Guru penulis ini, Indra Purwita, ialah orang yang seringkali menekankan agar segala apa yang penulis katakan, penulis ceritakan, adalah hal-hal yang mèmang telah benar penulis alami, bukan hanya 'katanya'. Sungguh, perkara ini bukannya mudah; nafsu-nafsu yang belum teratur kadang-kadang mendominasi kecenderungan guna meluputkan secara sengaja suatu hakèkat kejujuran dalam bersikap.

Sejak mendapatkan beberapa kali wejangan serupa tadi, penulis mulai membiasakan diri menceritakan, ataupun memberikan keterangan-keterangan sesuai dengan kenyataan-kenyataan yang penulis alami dan lagi penulis pahami.

Selebihnya, sintètis-sintètis maupun beberapa simpulan yang dapat penulis hasilkan, ternyata mèmang jadi lebih memuaskan daripada masa-masa sebelumnya.

Ketika dan selama mempraktèkkan hal tadi, terasa berbèda, baik èfèknya terhadap diri maupun terhadap lingkungan sekitarku di manapun penulis lagi berada. Kepahaman akan hakèkat suatu masalah, serta makna-makna tersirat lainnya, menjadi dapat penulis ketahui melalui mèkanismeu yang justru menjadi begitu rasional, meskipun pada awalnya nampak seperti tiada tersentuh olèh logika. Masalahnya ternyata terletak pada nafsu-nafsu diri penulis. Itu menjadi hijab antara logika lama penulis dengan kebenaran hakèkat.

Alat guna mendapatkan kemudahan dalam banyak kara kesulitan yang penulis hadapi, penulis usahakan selalu mengingat dan melaksanakan petuahnya agar penulis tiada melupakan dzikir, yang mana mètodeunya diajarkan olèh para Guru Tarèkat yang dijalankan olèh Om Indra, beliau-beliau ialah: K.H. Noor Anom Mubarok, dan K.H. Ahmad Shohibul Wafa Ta`jul `Arifin, yang terkenal dengan julukan: 'Abah Anom'.

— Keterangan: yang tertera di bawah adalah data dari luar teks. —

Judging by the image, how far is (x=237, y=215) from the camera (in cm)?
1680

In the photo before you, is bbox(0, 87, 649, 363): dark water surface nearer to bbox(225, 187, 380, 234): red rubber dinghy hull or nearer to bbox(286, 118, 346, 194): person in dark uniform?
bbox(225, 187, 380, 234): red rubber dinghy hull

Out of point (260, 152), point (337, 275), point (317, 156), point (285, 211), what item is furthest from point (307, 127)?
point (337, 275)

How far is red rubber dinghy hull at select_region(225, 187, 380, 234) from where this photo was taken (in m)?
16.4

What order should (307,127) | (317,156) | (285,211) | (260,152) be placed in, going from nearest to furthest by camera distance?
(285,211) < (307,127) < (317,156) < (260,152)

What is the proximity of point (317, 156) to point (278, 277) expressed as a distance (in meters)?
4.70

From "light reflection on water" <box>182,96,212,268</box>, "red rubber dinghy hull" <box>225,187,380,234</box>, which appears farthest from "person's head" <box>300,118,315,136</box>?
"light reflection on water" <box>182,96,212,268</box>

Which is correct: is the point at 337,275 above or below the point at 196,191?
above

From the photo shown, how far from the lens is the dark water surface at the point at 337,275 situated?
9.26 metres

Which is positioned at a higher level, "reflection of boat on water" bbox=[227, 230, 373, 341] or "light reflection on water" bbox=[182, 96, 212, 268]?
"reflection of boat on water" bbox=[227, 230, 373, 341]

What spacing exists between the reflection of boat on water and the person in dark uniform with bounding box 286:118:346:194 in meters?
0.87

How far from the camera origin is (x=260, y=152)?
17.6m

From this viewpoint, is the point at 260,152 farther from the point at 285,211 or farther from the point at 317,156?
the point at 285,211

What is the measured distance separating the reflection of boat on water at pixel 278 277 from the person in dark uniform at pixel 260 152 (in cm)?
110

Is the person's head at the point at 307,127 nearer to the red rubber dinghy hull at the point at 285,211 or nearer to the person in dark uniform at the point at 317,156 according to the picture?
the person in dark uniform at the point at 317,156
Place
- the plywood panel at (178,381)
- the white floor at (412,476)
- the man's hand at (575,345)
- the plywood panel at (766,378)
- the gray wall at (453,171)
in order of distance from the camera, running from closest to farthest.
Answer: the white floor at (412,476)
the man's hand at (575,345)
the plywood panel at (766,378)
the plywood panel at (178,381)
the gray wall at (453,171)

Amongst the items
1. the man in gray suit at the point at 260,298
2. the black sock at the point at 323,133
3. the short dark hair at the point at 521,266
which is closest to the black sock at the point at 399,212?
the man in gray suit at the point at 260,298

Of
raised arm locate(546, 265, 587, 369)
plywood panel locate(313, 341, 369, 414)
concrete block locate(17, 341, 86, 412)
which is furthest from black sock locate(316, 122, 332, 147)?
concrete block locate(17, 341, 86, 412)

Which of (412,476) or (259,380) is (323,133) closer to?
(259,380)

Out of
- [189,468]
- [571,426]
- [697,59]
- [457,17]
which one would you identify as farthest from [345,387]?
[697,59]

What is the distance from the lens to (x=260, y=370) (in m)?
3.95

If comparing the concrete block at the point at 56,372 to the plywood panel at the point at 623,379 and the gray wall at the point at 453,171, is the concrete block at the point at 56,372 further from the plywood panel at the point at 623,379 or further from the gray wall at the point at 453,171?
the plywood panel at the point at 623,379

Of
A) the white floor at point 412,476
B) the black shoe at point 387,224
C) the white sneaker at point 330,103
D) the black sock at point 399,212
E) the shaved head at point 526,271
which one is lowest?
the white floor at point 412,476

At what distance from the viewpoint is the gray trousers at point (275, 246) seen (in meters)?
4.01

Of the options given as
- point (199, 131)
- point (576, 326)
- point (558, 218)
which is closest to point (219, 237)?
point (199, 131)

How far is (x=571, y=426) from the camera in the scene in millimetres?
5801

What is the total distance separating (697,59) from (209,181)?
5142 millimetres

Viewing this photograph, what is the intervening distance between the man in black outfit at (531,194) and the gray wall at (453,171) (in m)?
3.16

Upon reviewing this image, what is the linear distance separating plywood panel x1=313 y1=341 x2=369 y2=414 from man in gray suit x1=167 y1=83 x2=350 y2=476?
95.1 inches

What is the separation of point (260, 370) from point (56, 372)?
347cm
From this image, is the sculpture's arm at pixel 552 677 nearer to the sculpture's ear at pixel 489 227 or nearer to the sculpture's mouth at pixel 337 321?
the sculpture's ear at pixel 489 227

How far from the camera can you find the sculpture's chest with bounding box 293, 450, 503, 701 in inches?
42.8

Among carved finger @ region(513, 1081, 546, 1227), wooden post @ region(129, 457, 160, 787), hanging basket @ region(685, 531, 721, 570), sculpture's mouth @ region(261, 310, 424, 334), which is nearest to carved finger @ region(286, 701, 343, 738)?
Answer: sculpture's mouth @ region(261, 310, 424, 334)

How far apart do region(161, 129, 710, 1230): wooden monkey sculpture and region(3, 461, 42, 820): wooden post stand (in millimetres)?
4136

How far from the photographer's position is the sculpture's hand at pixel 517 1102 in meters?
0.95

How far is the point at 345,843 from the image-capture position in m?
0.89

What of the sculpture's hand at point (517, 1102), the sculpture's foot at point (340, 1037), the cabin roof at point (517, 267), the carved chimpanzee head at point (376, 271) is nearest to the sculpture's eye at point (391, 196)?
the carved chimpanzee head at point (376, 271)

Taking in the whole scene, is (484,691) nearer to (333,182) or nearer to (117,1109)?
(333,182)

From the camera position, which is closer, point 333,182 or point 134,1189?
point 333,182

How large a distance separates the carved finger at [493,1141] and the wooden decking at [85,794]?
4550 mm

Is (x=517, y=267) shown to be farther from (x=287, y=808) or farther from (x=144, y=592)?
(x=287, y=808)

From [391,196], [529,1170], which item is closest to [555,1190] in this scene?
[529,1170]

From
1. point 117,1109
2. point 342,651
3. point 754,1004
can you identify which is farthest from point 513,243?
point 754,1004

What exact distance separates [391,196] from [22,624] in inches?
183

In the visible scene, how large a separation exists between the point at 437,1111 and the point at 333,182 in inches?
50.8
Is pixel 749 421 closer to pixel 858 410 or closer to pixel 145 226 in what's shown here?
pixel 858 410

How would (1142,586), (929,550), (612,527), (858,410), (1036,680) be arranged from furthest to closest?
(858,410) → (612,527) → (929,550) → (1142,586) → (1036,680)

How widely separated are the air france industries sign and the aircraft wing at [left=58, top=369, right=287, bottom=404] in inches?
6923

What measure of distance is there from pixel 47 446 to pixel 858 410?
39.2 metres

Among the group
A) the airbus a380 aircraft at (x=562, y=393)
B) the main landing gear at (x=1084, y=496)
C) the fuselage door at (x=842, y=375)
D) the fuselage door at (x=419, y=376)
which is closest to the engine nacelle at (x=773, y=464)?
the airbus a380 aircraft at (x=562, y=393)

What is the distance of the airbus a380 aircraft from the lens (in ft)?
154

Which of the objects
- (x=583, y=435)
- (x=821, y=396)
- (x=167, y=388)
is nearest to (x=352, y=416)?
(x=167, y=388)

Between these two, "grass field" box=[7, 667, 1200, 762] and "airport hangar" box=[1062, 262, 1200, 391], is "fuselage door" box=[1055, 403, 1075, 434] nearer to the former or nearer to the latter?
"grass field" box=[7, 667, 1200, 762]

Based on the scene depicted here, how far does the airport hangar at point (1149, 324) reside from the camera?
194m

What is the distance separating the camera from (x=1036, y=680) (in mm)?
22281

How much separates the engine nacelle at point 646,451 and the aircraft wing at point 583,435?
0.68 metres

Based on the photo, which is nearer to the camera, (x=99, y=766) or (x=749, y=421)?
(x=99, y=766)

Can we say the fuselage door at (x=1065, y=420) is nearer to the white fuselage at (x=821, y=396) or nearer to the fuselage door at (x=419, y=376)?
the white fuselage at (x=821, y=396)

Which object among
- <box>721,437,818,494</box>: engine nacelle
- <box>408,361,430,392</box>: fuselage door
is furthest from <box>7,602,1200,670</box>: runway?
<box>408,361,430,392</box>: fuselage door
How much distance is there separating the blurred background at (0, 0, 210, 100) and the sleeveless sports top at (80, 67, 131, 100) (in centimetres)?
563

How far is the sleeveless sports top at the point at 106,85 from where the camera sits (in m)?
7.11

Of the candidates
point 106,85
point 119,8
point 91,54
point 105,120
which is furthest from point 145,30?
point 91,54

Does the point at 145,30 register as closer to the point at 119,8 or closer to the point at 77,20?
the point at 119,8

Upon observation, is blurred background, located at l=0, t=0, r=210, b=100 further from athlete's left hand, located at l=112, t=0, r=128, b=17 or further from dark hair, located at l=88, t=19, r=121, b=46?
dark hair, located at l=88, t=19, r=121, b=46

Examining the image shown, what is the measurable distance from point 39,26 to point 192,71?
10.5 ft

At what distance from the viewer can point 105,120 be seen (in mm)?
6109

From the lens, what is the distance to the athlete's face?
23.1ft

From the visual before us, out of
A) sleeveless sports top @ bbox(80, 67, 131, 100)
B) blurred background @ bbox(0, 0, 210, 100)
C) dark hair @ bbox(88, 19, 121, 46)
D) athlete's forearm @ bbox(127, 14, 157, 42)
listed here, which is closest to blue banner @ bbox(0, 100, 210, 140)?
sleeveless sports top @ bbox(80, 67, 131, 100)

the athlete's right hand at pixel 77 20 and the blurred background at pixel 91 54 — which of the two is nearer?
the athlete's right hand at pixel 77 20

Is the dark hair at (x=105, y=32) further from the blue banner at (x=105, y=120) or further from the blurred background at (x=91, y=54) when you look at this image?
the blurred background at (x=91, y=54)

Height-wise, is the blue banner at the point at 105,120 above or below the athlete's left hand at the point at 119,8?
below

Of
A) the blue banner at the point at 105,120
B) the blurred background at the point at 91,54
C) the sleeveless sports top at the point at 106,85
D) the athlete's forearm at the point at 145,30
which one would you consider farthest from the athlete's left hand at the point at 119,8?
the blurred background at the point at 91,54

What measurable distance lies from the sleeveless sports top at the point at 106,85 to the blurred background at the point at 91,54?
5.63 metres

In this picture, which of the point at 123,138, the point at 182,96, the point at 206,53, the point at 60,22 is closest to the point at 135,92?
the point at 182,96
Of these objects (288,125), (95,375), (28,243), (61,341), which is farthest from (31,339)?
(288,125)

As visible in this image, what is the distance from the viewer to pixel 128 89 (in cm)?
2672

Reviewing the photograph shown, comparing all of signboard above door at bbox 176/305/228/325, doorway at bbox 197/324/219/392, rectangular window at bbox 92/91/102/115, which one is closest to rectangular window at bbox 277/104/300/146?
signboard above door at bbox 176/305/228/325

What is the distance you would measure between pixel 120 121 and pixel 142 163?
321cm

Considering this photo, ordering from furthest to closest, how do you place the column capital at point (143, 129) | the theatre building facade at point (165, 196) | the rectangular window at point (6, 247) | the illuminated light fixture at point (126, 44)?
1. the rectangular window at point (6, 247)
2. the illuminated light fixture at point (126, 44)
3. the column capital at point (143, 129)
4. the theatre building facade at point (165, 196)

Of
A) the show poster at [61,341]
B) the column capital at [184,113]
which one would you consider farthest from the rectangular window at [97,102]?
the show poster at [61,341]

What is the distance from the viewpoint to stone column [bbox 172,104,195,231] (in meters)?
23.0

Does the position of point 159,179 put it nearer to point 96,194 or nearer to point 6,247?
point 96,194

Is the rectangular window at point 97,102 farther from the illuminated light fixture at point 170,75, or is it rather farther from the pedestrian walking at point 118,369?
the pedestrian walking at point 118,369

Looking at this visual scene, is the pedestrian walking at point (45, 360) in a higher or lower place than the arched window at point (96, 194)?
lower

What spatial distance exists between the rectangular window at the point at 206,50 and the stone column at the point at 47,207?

Tarèkat yang diajarkan olèh Abah Anom dikenal sebagai Tarèkat Qaadiriyyah wa Naqsyabandiyyah ataupun dalam literasi secara pelafalan disebut juga sebagai: 'Thoriqoh Qoodiriyyah wa Naqsyabandiyyah', dan guna kepraktisan, banyak juga yang melafalkannya sebagai: 'Toriqoh Qodiriyyah wa Naqsyabandiyyah', ataupun: 'Qadiriyyah wa Naqsyabandiyyah', yang disingkat sebagai: 'TQN'.

Banyak cerita bernuansa mistik yang penulis dengar dari sahabat penulis yang lebih dahulu mengenali tarèkat ini. Dia ialah Radèn Maulana Iqbal, yang mana kedekatan penulis dengannya adalah berkat diperkenalkannya penulis olèh Ichsan Nugraha, sahabat kami bersama. Adapun Rd.Maulana Iqbal, atau yang olèh para sahabatnya akrab dipanggil: 'Ibang', ataupun: 'Bangkong', ialah keponakan Om Indra Purwita.

Ibang, sempat menjalani beberapa kali prosès dan prosedur rèhabilitasi atas kara yang lagi dihadapinya bekaitan dengan kondisi fisik dan psikisnya apabila lagi mengalami gejala adiktif narkotika, di salahsatu Inabah. Inabah yang penulis maksud dalam hal ini yaitu suatu institusi penanganan psikis dan mèdis yang nerupakan afiliasi dari Pondok Pesantrèn Suryalaya, melalui lembaga hukum Yayasan Serba Bhakti, yang secara hukum berkedudukan sama dengan gèografisnya, yaitu terletak di Kabupatèn Tasikmalaya, Kecamatan Pager Ageung. Pengalaman Ibang dan prolog-prolog dari Om Indra mengenai ajaran tarèkat, khususnya Tarèkat Qadiriyyah wa Naqsyabandiyyah ini menambah ketertarikan penulis guna mempelajarinya.

Lama sebelum Ibang menjalani prosès rèhabilitasi di Inabah, ketika penulis dan Ibang berusia remaja, sekitar 13 tahun, Om Indra memperkenalkan istilah-istilah: tarèkat dan tashowuf. Penulis sering meminta waktu kepada beliau guna menjelaskan berbagai hal mengenai ajaran ini. Om Indra jarang mengemukakan tèori-tèori mengenai ajaran spiritual ini, namun sering mengajak penulis berlogika, dan yang lebih ditekankan olèhnya adalah pengamalan.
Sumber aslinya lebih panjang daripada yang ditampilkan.